To complete the exercises you will have to use the JupyterHub notebook platform, which is here:
A short introduction video on how to use the platform to complete and submit the exercises can be found at:
The assignment grades take a few hours to get published/updated and are not instant at the moment. We are running the assignment grading scripts once per hour, the system doesn't allow instant grading when a student submits an exercise. Therefore, please be aware of that and give some time before you check back on your assignment grades. Once the grades are assigned, you can use the "fetch feedback" feature to find out which exercises failed (if any). Note that there are additional tests run on the server side that affect the grading scores. If you want, you can resubmit each exercise several times, the best obtained score is recorded to the course points for each exercise.
Make sure to use the assignment submission validation feature before your submissions if you want to gain more confidence about your submission's correctness and final grade. Note that the validation feature can be slow, you can also run your tests separately by running the respective test cells. If you can run through the whole notebook without getting validation errors, all the tests are successful.

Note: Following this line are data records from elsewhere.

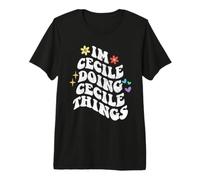 Retro Groovy Im Cecile Doing Cecile Things Funny Mother's T-Shirt Haut de Gamme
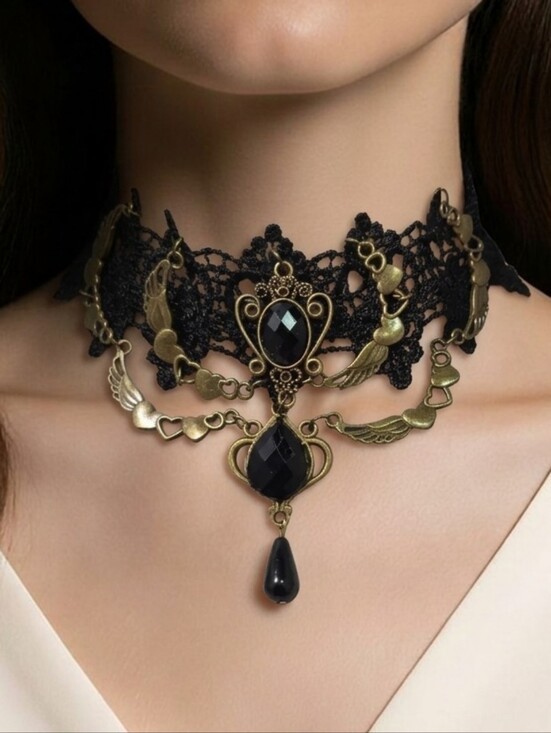 Jewelry - Gothic Victorian Lace Choker Black Gem Steampunk Lolita Vampire Necklace Hearts
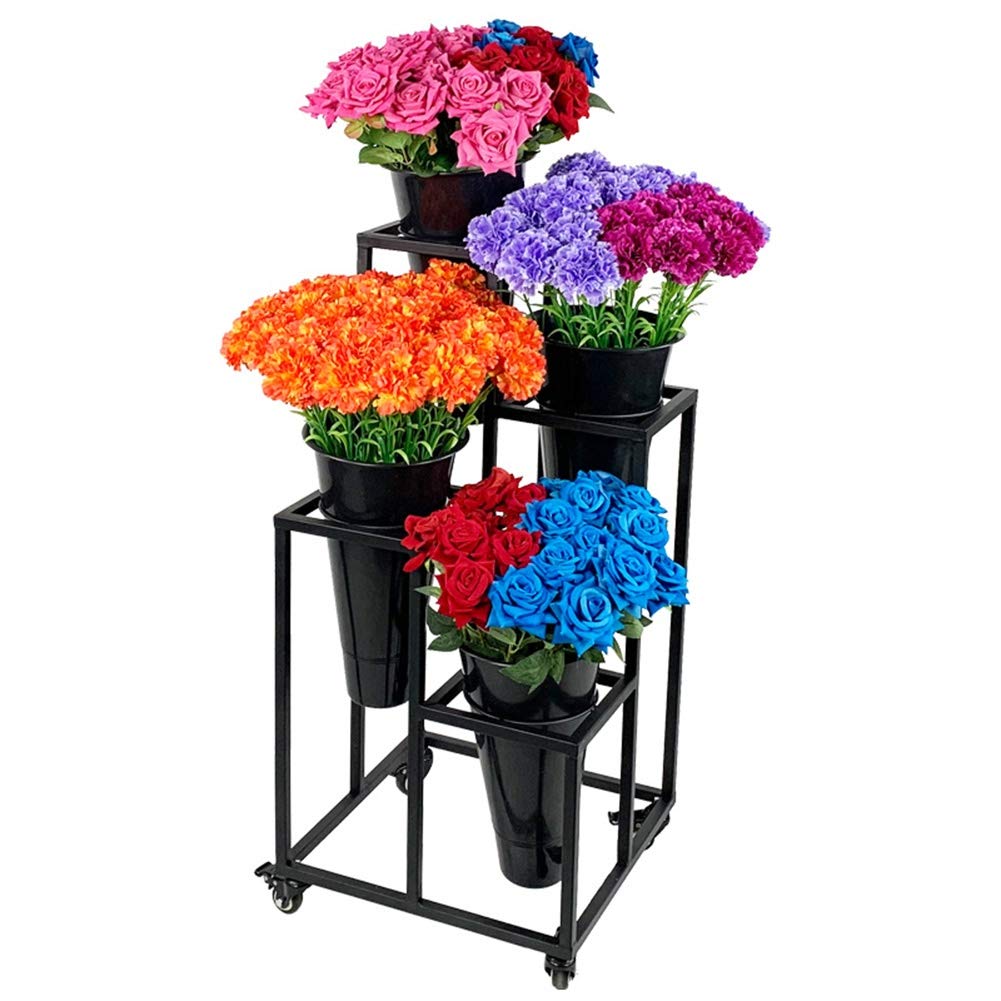 GZHENH 4-Tier Flower Display Stand with Wheels - Durable Metal Plant Stand for Garden, Shop, or Home Decor - Includes 4 Flower Buckets (Black, 40x40x85cm) - Perfect for Florists, Nurseries, and Outdoor Events
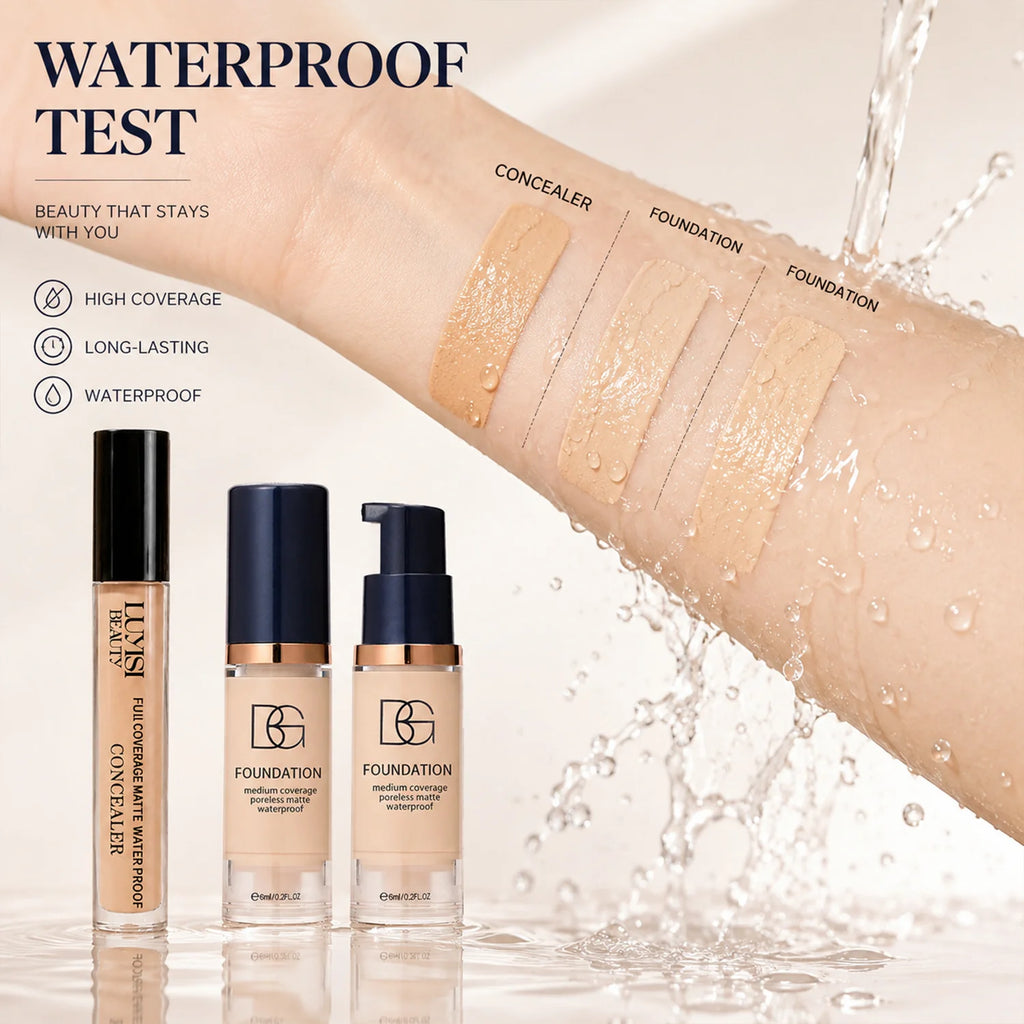 2-Pc Waterproof Concealer & Foundation Set | Full Coverage Matte Foundation & Concealer Set QXL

For any of your generic course-related questions and group discussions, use our Telegram group. Try to use the group to help each other out and discuss exercise and course-related issues. We will also periodically check the group to address the more important unanswered issues.
Option 2: On Local Environment
You can download the released homework from here:
To complete the exercises locally you will have to use the Jupyter Notebook IDE. You can do the assignments using virtual machine. We offer a virtual machine image with all the necessary libraries installed, the image and the instruction can be found here:
(Virtual Box usage is not strictly necessary, completing the assignments on your own Python environment is also doable if you have the experience and knowledge with Jupyter notebook installing PySpark and needed libraries.)
To submit the assignments, you can use the submission box which is at the bottom of this page. Note the submission box is only visible once you logged in.
Course Telegram Group
The course has a Telegram group for helping fellow students. Lecturer and Course Assistant will periodically also join in the conversation. You can join to the groups through the link:
Passing the Course
You need to pass both the lecture quizzes by 1st of November 2022 and home exercises by their respective deadlines listed above. The grading scale will be as follows. Minimum 50% from both home exercise totals and also minimum 50% from quizzes are needed to pass the course. The Extra round points from home exercises will count towards your home exercise points but will not allow home exercises contribution to go over 100%. After this the percentages obtained from home exercises and quizzes are summed together, each weighted with 50% weight. The final total percentage will give grades as follows: 90%-100%: grade 5, 80%-89%: grade 4, 70%-79%: grade 3, 60%-69%: grade 2, 50%-59%: grade 1.